The way Saturday afternoon’s baseball game started out, Columbus North was on its way to getting run-ruled by Noblesville.

But after falling behind 6-0 in the second inning, the Bull Dogs staged a comeback. They rallied to send the game into extra innings before the Class 4A No. 4 Millers scored four times in the eighth to escape with an 11-7 victory.

“We didn’t lay over,” North coach Mike Bodart said. “We’re really starting to show that level of grit that we’re not going to just roll over. Teams are going to have to play us a full seven, or in this case, eight innings. We’re not going to give anything away even if we give them some runs early on.”

After scoring an unearned run in the first, Noblesville (11-3) plated five runs in the second off Bull Dog starter Conner Hensley. North (6-6) got on the board with two runs in the bottom of the second on a two-run single by Kyler Hashman.

After the Millers scored another unearned run off reliever Ryan Rayburn in the third to take a 7-2 lead, the Bull Dogs scored single runs in the third and fourth on sacrifice flies by Hensley and Hashman.

North then added two runs in the fourth on RBI-singles by Blake Osbourne and Rayburn to cut it to 7-6. An RBI-single by Hensley in the sixth tied the game.

Meanwhile, Rayburn shut down Noblesville from the third-through-sixth innings, allowing no hits and one unearned run in four innings.

“That was real huge for Ryan to come in and give us a successful four innings,” Bodart said. “He was just real efficient and real gutsy. Truthfully, the game was starting to get out of hand, and then he kind of came in and calmed it down. We got a run here and a run there, and we kept chipping away at it.”

Joey Fry came on and kept the Millers off the board in the seventh, but after the Bull Dogs went 1-2-3 in the bottom of the seventh, Noblesville scored four runs on five hits in the top of the eighth.

Hensley finished 2 for 4 with two RBIs, and Dillon James went 2 for 4 for North. Hashman had three RBIs.

The Bull Dogs had a three-game winning streak snapped. They were scheduled to play Floyd Central on Friday, but that game was rained out and will not be made up.

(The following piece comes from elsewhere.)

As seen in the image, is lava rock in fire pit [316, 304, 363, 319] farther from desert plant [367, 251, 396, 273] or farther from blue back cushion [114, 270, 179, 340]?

“We’ve really over the past week since the Silver Creek game started to understand what we’re supposed to do and are showing some desire and some grit,” Bodart said. “You hate losing games, period, and they’re miserable that we lost because they felt like it right there in our grasp. I’m not a big moral victory person, but we had double-digit hits, and we’re minimizing our strikeouts. So we’re really showing some growth, and our trajectory is really on a good path.”